PAGE —
*-*-*

At the time, psychologists believed willpower was something that was innate and unchangeable, so in this case, it was an afterthought. What Mischel had been more interested in was whether a child’s age correlated with their ability to delay gratification. It was an experiment in developmental psychology, not personality.
And sure enough, it did correlate: older children were, on average, able to wait longer before giving into temptation. This got published. Mischel went on with his life and the children went on with theirs. The marshmallow experiment was a success, but largely forgotten.
But the Marshmallow Experiment wasn’t done yet. About 20 years later, Mischel would unexpectedly revisit it, and his findings would shake up the psychological world.
It just so happened that one of the subjects of Mischel’s original experiment was his daughter (then five years old) and her schoolmates, including many of her friends. As the years dragged on and his daughter and her friends grew up, it became harder and harder for Mischel to ignore the fact that many of the kids who demonstrated no ability to delay gratification were getting in trouble at school and making poor grades while the ones who had showed a perfect display of delayed gratification were scoring high on their SATs and getting admitted to prestigious colleges. So 20 years later, he decided to track the children down and see where they had ended up as young adults.
The follow-up results were seismic and they’re the reason why the experiment continues to be so famous today.
A child’s ability to delay gratification correlated with academic and professional success more than almost any other measure — more than intelligence, more than standardized testing, more than household income, religion, personality tests, gender — everything.2
Psychologists conducted similar studies and found that people who were able to delay gratification longer were, on average, physically healthier, academically more successful, financially more stable, and overall, rated their subjective quality of life higher.3 They produced better SAT scores, went to better schools, got better jobs, had more stable relationships and suffered from fewer mental illnesses.4
A definitive predictor of future success eluded psychologists for close to a century. The measurement of IQ had originally been invented for this purpose, but failed spectacularly, and other measurements proved just as faulty. But it appeared Mischel had stumbled upon a reliable predictor on accident.
For our generation, emphasis has always been put on self-esteem and not self-discipline. And it seems that we’re paying the price.
Willpower seems to be a dwindling virtue in our society today. More people are obese today than ever in world history. Attention spans are shrinking. Cases of narcissism, anxiety disorders, and depression are higher than ever before.
Self-discipline and the ability to create intentionally healthy habits is perhaps one of life’s most valuable skills.
Through lots of trial-and-error, and a lot reading really nerdy studies on the subject, here’s everything I know about creating healthy habits that stick.
WILLPOWER IS LIKE A MUSCLE
In 1998, psychologist Roy Baumeister made a startling discovery. People who were forced to exert willpower (in this case, resisting eating cookies placed in front of them) did worse on puzzles and problem-solving tasks than people who indulged themselves.5 Thinking that perhaps it was a fluke of particularly hungry people, he and other psychologists ended up testing this over and over again across multiple scenarios and found the same thing: people who are forced to exert willpower and focus on one task, are worse at exerting willpower and focus on subsequent tasks.
What this means is that our willpower is finite and can be drained.

*-*-*

SUPPLIED DATA —
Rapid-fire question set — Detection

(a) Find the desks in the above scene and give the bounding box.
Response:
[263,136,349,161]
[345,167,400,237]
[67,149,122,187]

*-*-*

JOB A — Return the part of the passage on willpower that begins at "But the Marshmallow" and ends after "the psychological world.", with no changes.
JOB B — In the passage on willpower, what were the people in Roy Baumeister's 1998 study made to resist eating?

COMPLETE OUTPUT A —
But the Marshmallow Experiment wasn’t done yet. About 20 years later, Mischel would unexpectedly revisit it, and his findings would shake up the psychological world.

COMPLETE OUTPUT B — Cookies placed in front of them.